What you will do:
The post below names the figures to whom Christianity today is not divided in allegiance. List all of them.

Excerpt to read Start Marker

My Thoughts. . .

Thursday, April 18, 2019

Someone asked Peter, “Men and brethren, what shall we do?” (Acts 2:37).  Peter’s answer was “Repent and be baptized every one of you for the remission of sins, and ye shall receive the gift of the Holy Spirit.  For the promise is unto you, and to your children, and to all that are afar off, even as many as the Lord our God shall call” (Acts 2:38-39).

Did Peter apply this command and promise to you and me?  Actually, he did not apply the Acts 2:38-39 answer to every living individual in 30 A.D.  It would be another ten years before any Jewish Christian considered an uncircumcised Gentile as a Good News candidate.  You and I are Gentiles.  When Peter was on his way to the house of Cornelius, it did not enter his mind that Gentiles, in their uncircumcised condition, would be accepted into covenant relationship with God (Acts 10:34-35).  Even though he made the statement in verse 34-35, he was just as “amazed” as his accompanying brethren when the Gentiles were immersion in the Holy Spirit.  Before returning to Jerusalem, some of the saints in the Pharisee Party were waiting to criticize his actions (Acts 11:2-3).  Paul and Barnabas debated this Party in Antioch.  They couldn’t settle this universal church problem there, so they took it to the first church in Jerusalem where the apostles and Jerusalem elders settled it by accepting James’ suggestion (Acts 15:1-2, 5-6, 13-22).  However, some Jewish members continued to be uncomfortable with the addition of uncircumcised Gentiles.  Peter got caught up in this problem and became hypocritical, causing Paul to publicly correct him (Galatians 2:11-15).  Apostles and prophets were too involved with Gentiles in their day to address those living in the twenty-first century.

The first century church was nearsighted as far as you and I are concerned.  After all, Jesus was the circumcised Jewish Messiah, sent to circumcised Jewish believers to fulfill Jewish scripture.  The mother church was Jewish.  The scriptures used by that church were Jewish which were good for “doctrine,” “instruction in righteousness” and would make the person “perfect” (2 Timothy 3:16-17).  Being circumcised put one in covenant relationship with God and was part of the doctrine, righteousness, and perfection of biblical teaching!  Peter could not see 1, 989 years into the future, when they weren’t sure about Gentiles in their own time.  How could Gentiles be exempt from a God ordained surgery which they had submitted to for 1,600 years?  Why weren’t Gentiles required to worship at the Temple, in the synagogue, sacrifice animals, support the Levitical priesthood, and keep the Law of Moses as they zealously continued doing (Acts 21:20)?  Obedience to those things were plainly visible in the Law, the prophets, and the writings (Luke 24:44).

Perhaps none of the inspired writers were thinking of us, but the problem we have today in modern Christianity was dealt with by Paul about twenty-five years after the events of Acts 2.  He discusses that problem in the first four chapters of his letter to the Corinthians.  That problem can be seen in their work and worship as one goes through the rest of the letter.

Christianity today is not divided into allegiance to “Paul,” “Apollos,” “Cephas,” or “Christ,” but into more than 5,000 other ways!  Jesus prayed that his followers would be “one” (John 17:20-21).  The more we divide, the more difficult that unity becomes.  Our beliefs and prejudices overshadow our allegiance to Jesus’ plea.  We justify our differences and magnify them even more.  The more we divide, the further we get from God’s goal.  The answer we need was given by Peter 2,000 years ago,

Lord, to whom shall we go?  You have the words of eternal life” (John 6:68).  Perhaps Jesus looks at our divisiveness and asks, “Will you also go away?” (John 6:67).   What message does a divided Christianity tell the world (John 17:21b)?  Aren’t we all guilty?

Excerpt to read End Marker
Data Start Marker

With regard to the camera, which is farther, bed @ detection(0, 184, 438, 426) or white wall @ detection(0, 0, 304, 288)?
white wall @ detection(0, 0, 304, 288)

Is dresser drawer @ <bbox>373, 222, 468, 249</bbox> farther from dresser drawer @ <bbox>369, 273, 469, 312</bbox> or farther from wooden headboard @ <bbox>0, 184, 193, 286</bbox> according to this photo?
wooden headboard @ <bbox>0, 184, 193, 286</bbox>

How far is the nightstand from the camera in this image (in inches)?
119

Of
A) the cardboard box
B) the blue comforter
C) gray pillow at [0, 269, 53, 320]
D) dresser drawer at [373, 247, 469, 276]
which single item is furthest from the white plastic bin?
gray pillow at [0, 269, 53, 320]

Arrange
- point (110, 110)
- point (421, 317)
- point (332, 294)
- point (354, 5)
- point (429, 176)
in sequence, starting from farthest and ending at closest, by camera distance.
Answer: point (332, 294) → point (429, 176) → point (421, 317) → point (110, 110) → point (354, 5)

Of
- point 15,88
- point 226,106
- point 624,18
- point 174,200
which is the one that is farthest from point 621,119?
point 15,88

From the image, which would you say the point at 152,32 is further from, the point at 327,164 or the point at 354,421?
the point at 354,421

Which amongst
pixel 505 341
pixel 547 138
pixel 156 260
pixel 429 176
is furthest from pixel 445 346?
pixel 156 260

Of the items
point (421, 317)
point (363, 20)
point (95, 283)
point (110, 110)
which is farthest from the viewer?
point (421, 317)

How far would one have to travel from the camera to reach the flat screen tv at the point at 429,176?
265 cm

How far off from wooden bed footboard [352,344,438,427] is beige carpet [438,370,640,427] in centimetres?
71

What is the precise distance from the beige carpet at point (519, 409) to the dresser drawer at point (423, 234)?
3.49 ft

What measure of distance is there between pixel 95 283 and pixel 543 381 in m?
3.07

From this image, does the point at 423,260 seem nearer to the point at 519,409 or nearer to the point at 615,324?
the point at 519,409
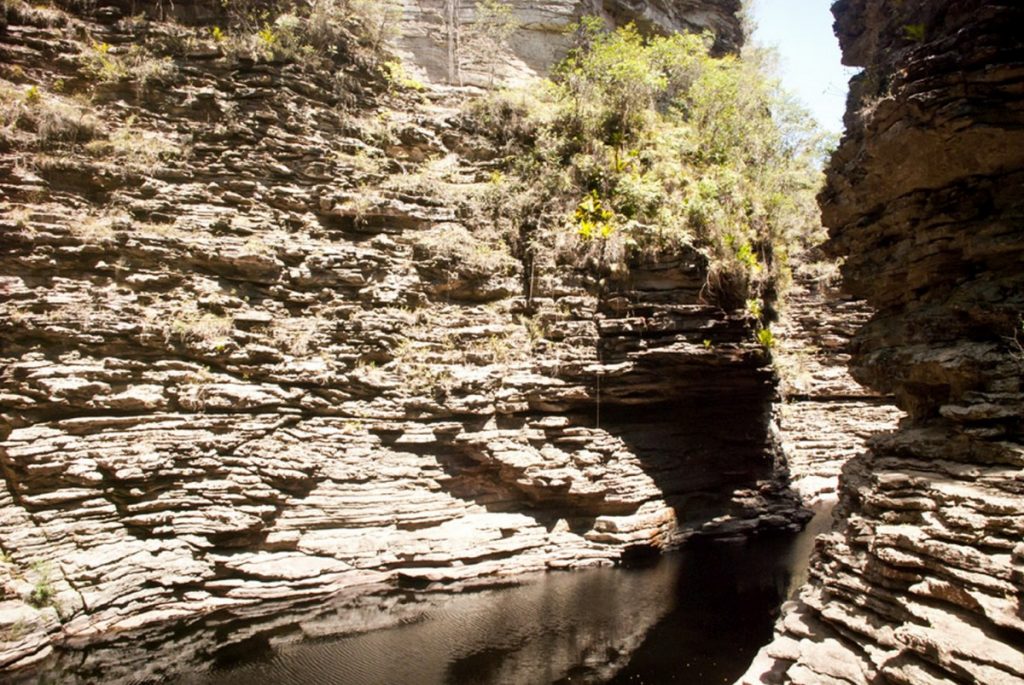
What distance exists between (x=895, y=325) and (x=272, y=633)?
1380 cm

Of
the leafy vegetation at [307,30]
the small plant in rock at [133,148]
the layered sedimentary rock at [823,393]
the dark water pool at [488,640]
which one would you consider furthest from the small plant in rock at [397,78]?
the layered sedimentary rock at [823,393]

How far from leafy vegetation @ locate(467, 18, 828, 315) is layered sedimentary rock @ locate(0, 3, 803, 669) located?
99 centimetres

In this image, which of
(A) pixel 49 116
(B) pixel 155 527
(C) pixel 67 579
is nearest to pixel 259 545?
(B) pixel 155 527

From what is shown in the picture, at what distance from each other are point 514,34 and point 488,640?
21.3 meters

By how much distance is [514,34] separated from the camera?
21406 mm

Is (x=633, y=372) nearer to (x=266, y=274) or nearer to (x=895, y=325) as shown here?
(x=895, y=325)

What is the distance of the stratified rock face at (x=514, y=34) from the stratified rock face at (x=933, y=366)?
1299 centimetres

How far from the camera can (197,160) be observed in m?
14.1

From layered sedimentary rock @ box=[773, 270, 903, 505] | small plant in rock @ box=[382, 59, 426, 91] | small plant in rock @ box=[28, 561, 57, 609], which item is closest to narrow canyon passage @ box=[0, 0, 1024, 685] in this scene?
small plant in rock @ box=[28, 561, 57, 609]

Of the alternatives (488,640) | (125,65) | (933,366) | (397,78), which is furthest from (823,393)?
(125,65)

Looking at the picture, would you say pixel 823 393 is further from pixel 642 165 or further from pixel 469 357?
pixel 469 357

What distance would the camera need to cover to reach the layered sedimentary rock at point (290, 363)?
11273 mm

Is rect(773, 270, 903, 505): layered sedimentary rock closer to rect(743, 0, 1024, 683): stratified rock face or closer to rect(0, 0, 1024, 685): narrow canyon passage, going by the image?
rect(0, 0, 1024, 685): narrow canyon passage

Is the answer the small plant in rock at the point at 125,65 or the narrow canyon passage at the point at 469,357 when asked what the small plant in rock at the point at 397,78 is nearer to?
the narrow canyon passage at the point at 469,357
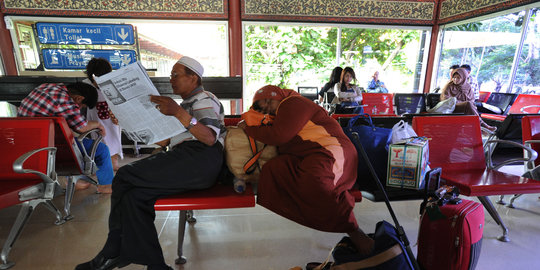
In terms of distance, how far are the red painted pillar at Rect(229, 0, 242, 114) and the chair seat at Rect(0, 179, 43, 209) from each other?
428 cm

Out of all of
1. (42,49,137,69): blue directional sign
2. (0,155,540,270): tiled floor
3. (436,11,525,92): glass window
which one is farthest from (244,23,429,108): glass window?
(0,155,540,270): tiled floor

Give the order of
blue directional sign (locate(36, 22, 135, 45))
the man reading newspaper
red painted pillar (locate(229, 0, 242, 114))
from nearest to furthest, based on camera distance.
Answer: the man reading newspaper < blue directional sign (locate(36, 22, 135, 45)) < red painted pillar (locate(229, 0, 242, 114))

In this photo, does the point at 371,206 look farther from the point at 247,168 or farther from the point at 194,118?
the point at 194,118

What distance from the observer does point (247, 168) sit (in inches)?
57.9

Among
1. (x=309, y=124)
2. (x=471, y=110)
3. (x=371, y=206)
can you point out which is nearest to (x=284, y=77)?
(x=471, y=110)

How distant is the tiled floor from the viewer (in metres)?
1.62

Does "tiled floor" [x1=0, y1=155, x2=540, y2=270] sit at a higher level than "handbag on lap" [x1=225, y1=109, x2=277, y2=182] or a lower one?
lower

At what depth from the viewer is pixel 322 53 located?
6.45m

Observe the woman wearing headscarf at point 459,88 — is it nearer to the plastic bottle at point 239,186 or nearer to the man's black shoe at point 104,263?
the plastic bottle at point 239,186

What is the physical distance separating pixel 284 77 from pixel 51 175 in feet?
18.1

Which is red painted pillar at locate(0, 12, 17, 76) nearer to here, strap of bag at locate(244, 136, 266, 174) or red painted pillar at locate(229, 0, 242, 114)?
red painted pillar at locate(229, 0, 242, 114)

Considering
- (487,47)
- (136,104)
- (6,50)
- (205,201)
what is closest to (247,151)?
(205,201)

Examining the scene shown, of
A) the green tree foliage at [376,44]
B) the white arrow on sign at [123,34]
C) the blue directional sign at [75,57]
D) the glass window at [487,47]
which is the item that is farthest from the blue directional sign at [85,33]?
the glass window at [487,47]

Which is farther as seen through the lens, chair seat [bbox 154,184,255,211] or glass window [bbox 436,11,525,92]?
glass window [bbox 436,11,525,92]
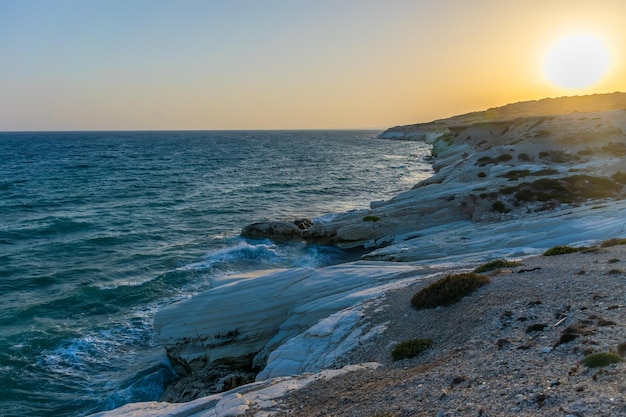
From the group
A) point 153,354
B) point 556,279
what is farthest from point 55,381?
point 556,279

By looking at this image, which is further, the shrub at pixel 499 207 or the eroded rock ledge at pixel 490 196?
the eroded rock ledge at pixel 490 196

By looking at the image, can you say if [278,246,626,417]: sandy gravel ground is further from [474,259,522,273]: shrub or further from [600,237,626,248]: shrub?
[600,237,626,248]: shrub

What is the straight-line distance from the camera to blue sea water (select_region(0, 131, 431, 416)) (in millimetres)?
19094

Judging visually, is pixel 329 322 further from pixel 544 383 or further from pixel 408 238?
pixel 408 238

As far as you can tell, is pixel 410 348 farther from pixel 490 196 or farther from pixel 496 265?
pixel 490 196

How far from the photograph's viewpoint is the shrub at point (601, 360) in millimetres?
8734

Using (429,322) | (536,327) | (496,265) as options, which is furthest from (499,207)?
(536,327)

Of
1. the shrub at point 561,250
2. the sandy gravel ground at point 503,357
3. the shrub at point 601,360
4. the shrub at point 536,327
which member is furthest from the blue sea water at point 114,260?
the shrub at point 561,250

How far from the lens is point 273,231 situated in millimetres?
39250

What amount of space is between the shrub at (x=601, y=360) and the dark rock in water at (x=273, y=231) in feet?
100

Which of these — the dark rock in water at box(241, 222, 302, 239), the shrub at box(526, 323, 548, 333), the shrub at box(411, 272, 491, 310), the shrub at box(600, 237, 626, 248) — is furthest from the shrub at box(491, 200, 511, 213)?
the shrub at box(526, 323, 548, 333)

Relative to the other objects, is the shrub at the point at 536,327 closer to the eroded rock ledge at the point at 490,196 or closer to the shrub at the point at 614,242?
the shrub at the point at 614,242

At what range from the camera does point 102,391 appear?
1823 centimetres

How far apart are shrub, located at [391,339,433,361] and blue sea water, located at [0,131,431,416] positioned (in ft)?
34.8
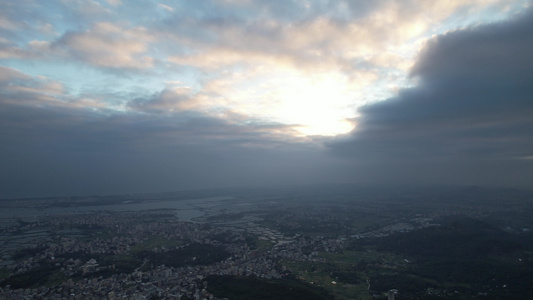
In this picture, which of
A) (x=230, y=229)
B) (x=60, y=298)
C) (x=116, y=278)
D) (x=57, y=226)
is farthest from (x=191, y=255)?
(x=57, y=226)

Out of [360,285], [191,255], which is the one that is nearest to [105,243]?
[191,255]

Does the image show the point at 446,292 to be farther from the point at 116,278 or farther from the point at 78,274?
the point at 78,274

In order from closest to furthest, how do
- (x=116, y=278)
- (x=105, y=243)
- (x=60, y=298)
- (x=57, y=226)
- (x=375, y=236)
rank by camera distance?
(x=60, y=298), (x=116, y=278), (x=105, y=243), (x=375, y=236), (x=57, y=226)

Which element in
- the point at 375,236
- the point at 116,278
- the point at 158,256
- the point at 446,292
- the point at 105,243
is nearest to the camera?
the point at 446,292

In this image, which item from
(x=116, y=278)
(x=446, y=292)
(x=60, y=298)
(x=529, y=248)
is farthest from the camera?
(x=529, y=248)

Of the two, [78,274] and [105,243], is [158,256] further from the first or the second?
[105,243]

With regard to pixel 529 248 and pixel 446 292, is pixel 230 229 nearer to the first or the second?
pixel 446 292

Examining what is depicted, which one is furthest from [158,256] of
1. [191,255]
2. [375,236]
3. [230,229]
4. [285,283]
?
[375,236]

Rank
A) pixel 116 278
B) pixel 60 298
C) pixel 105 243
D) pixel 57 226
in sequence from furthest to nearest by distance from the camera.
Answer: pixel 57 226 < pixel 105 243 < pixel 116 278 < pixel 60 298

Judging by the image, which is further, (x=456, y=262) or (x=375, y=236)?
(x=375, y=236)

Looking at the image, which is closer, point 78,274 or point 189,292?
point 189,292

Data End Marker

Response:
Paul, Apollos, Cephas, Christ